You're right - except here's page 1 of Google's "Obama 57 states":
So what you're saying is, 'let the right milk it with Democrats, but not the other way'.
Oh, and here's Page 25 - yes, 25:
Note, the top entry is... a comment defending, you guessed, Sarah Palin from a gaffe last month, by citing the years-old Obama 57 states gaffe.
That time, she was talking about her 'party like it's 1773' gaffe about the revolution.
At some point of degree and a pattern, the politician moves from 'gaffe' to 'Quayle'.
Do her next 100 gaffes - next 1000 - all get to play the '57 states' card?
Let's be fair, these stories tend to get more attention when they fit a narrative - rightly or wrongly, sometimes they're manufactured and false (e.g., Gore the big liar).
When something fits that, people notice it. If Michelle Obama says *anything* about not loving her country, it'll get grabbed a lot more than without that story's history.
Palin has a pattern and a history after many gaffes that make it of more interests as she continues to make more, just as Dan Quayle did.
I used to make a comment like you did about Quayle, defending him that there was unfairness, until he made more and more that were bad enough to decide it was fair.
Palin has demonstrated such a contempt for a leader being informed, a contempt for voters with answers like her being qualified on foreign policy because she can see a Russian plane fly over, just proudly wearing the badge of ignorance, that it is fair to attack her for it IMO, rather than treat her as a likely presidential candidate, holding her to some standard, when polls show she is a leading contender and ignorance isn't as funny when the President does it.

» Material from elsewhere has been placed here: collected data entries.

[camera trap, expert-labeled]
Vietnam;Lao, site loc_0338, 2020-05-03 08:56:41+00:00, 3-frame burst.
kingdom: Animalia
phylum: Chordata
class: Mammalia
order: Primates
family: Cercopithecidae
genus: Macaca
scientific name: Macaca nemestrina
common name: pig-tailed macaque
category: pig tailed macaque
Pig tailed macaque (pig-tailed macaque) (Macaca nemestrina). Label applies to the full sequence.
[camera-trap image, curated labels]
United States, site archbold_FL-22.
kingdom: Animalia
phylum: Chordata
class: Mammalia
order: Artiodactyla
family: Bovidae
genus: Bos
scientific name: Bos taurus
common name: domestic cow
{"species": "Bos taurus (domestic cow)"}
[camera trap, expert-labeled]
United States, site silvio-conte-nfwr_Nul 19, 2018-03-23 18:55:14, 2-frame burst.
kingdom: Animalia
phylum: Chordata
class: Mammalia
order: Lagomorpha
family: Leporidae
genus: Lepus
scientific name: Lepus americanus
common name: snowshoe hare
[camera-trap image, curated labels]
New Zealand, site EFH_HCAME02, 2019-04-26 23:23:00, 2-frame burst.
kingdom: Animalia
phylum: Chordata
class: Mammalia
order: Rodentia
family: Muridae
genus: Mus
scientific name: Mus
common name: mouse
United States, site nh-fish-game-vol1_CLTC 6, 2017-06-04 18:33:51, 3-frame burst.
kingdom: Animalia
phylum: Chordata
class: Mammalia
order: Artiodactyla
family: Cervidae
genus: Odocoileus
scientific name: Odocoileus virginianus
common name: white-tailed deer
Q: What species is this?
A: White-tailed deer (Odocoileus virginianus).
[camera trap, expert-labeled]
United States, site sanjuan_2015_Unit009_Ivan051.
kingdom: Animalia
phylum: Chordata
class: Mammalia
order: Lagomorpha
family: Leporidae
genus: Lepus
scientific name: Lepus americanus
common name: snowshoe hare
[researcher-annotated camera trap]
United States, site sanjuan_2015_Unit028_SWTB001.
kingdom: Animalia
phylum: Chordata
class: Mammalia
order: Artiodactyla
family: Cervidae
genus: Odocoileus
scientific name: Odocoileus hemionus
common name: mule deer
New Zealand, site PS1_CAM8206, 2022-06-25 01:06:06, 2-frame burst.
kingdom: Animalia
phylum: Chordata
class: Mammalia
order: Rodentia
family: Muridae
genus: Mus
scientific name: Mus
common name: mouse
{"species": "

There is a filtering process thousands of would-be nominees go through that informally sorts the wheat from the chaff - sometimes - and stories like this, when real, help.
(And stories that aren't real, like Al Gore saying he invented the internet, are not usually helpful to the truth or to our country).
I agree with you, though, gaffe stories like this are over-hyped and this is the least of the reason for concern with Palin.
One of the most famous, though, was when President Ford in a presidential debate called Poland a free country. You can't think he was that ignorant, but it hurt.